Hey pals,
Phwoar. Another media rights deal for trail running!
I won’t pitter-patter - It’s a good deal for GTWS and the sport. Plenty to look forward to.
Hope you’re all doing well :)
Matt
As you could tell from my last post, to me UTMB’s deal felt incremental to trail running. A nice addition, but hard to see the value for the fan. Golden Trail Series’ deal with Eurosport announced last week felt substantial.
That’s partly because it is. According to the press release, GTWS will air four races for two hours each live on Eurosport 1 and 2 with their entirety streamed in full, alongside highlights from the rest of the series, on the Eurosport Player/Discovery+ platform. That’s 53 countries, 20 different languages, 74 million viewers on average per month of which 47% claim they are active runners. A pretty decent potential audience size.

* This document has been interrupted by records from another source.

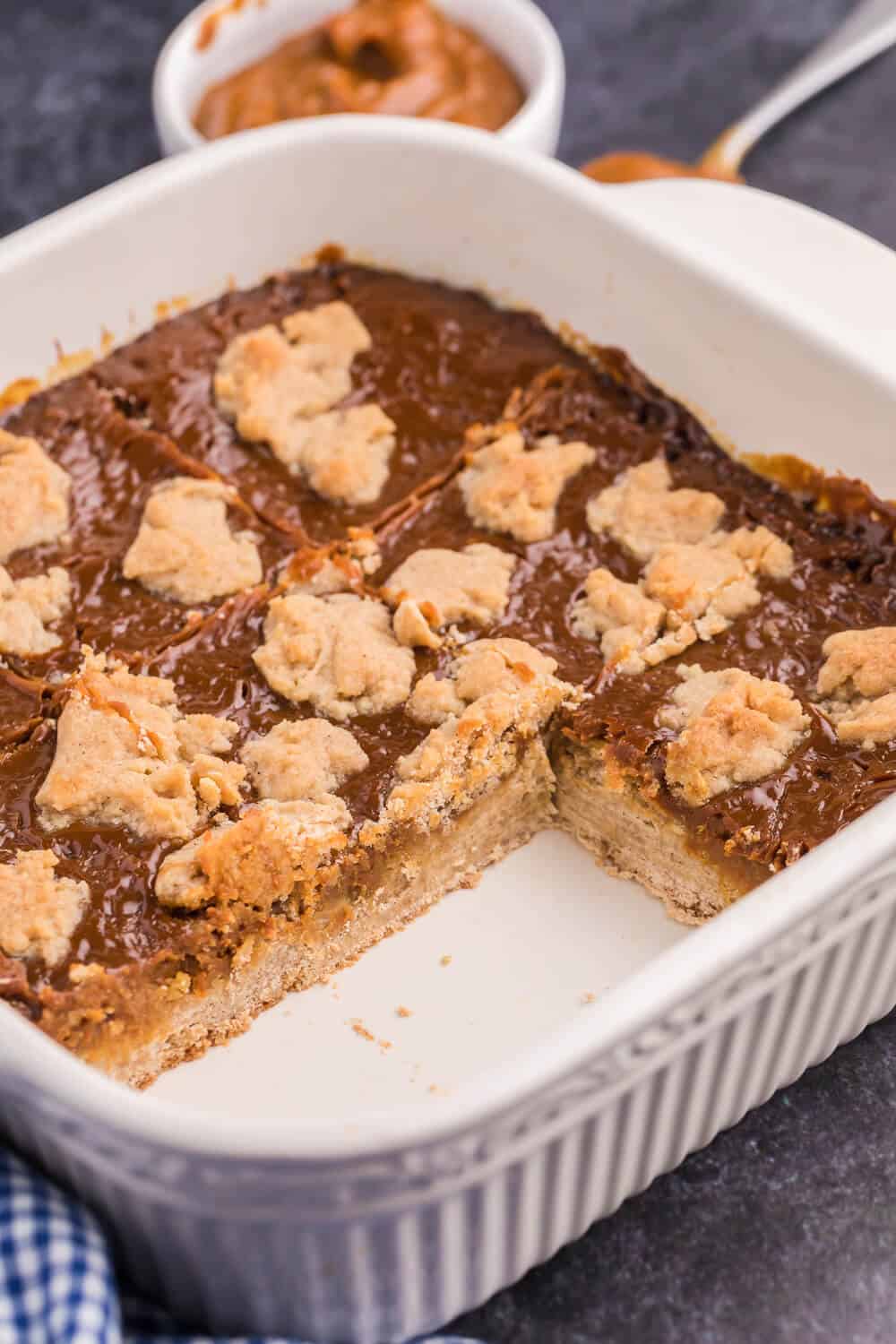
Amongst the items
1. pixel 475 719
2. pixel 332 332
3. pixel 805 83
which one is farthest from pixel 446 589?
pixel 805 83

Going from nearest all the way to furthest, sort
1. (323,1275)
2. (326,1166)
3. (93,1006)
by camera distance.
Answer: (326,1166) < (323,1275) < (93,1006)

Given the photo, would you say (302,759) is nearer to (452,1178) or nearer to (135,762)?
(135,762)

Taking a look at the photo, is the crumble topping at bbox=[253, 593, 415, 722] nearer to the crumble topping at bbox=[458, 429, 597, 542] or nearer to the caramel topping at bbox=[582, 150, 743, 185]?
the crumble topping at bbox=[458, 429, 597, 542]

Greg Vollet, Director of GTWS, was his usual enigmatic self in his quotes, proclaiming this as a first for trail running, ‘breaking new ground for our sport and series’ and that the deal ‘sends a message to brands and athletes’. I would add it also sets a prominent line in the sand in the battle for advertisers and audiences between UTMB and GTWS. They are both waging war using similar tactics, but it appears Greg has got one up on the Polleti’s here.
For those that don’t know Eurosport, they’re a Pan-European broadcaster of live sports with rights to many events - tennis and cycling being their meat and potatoes, with a whole array of other sports being their accompanying vegetables (to stretch that metaphor beyond where it needed to go).
Ultimately these deals are about attracting high value advertisers and audiences – the more of each, the higher the value your media rights are, the more future potential revenue. Both deals seek to grow their audience through increasing their distribution surface area with different broadcasting and streaming partners in lucrative markets. They have both sought out platforms that attract audiences from adjacent sports, e.g endurance and action sports, who have a higher potential to watch another endurance/action sport. The differences come when you consider the breadth and value of the audiences attached to each distributor.
Sure, the scale of Eurosport’s audience is impressive, likely with a higher reach than all of UTMB’s deals combined, but what’s more beneficial to GTWS is that they are also more likely to be affluent, late 20s to middle age, pay-tv subscribers, a gold mine for advertisers and for GTWS value. Additionally, if this study is anything to go by (more on this research in the near future), the trail running audience skews older and more affluent than the average population anyway – a perfect match! Through combining Eurosports linear and streaming distribution, with GTWS’ YouTube stream, Vollet gets to increase distribution without cannablising the value of other deals.
(A small caveat to the cannabalisation – the production will still be done by GTWS, so the presentation will be the exact same regardless of what platform you use. Unlike UTMB who have LiveTrail, GTWS don’t have their own data platform to enhance engagement and Eurosport won’t want to invest in a sport they’re unsure of the value of yet, hence the production will be the same. At some point the presentation (who is commentating, the visuals, etc) will become enough of a differentiator for rights holders to want to invest in, but not yet.)
UTMB will likely be watching how GTWS do closely. Eurosport has worked with UTMB before, creating and showing the odd highlight package of UTMB 100M– but not live. That was at a time when highlight packages didn’t have as much value as they do today after younger audiences learned to love shorter videos. Ironman’s owners, Advance Publications, are also likely a little peeved off that two companies they have a significant stake in (Ironman and Warner Bros Discovery, owners of Eurosport) couldn’t work together to create a deal before their competitor did. Awkward.
The details of the deal were not released in the press release, but I heard a rumour that GTWS paid Eurosport for the air-time, what is called a ‘time-buy’, rather than the more traditional other way round. When I asked their press department, GTWS just parroted a party line that both parties are happy (which wasn’t the question, but their first response to my question was ‘I don’t know about that deal’, so maybe internal comms isn’t that strong right now). Time-buys are quite unusual, they’re usually used by sports who want to get airtime to build a case study of their value, in hopes of receiving higher media rights deals in the future ( a recent example was when LIV golf was rumoured to be pursuing a time-buy with Fox Sports). Whilst it’s a detail that’s inconsequential to viewers, who paid who is an important marker of the value of trail running to media holders and especially as we begin to see more media rights deals with traditional broadcasters.
As someone whose holiday highlights when growing up included watching obscure sports on Eurosport in various hotels across Europe, I’m elated that soon trail running might be one of those sports. For trail running, it’s a testament to the rising tide of popularity of the sport. Who would have guessed we’d have two media deals in two weeks.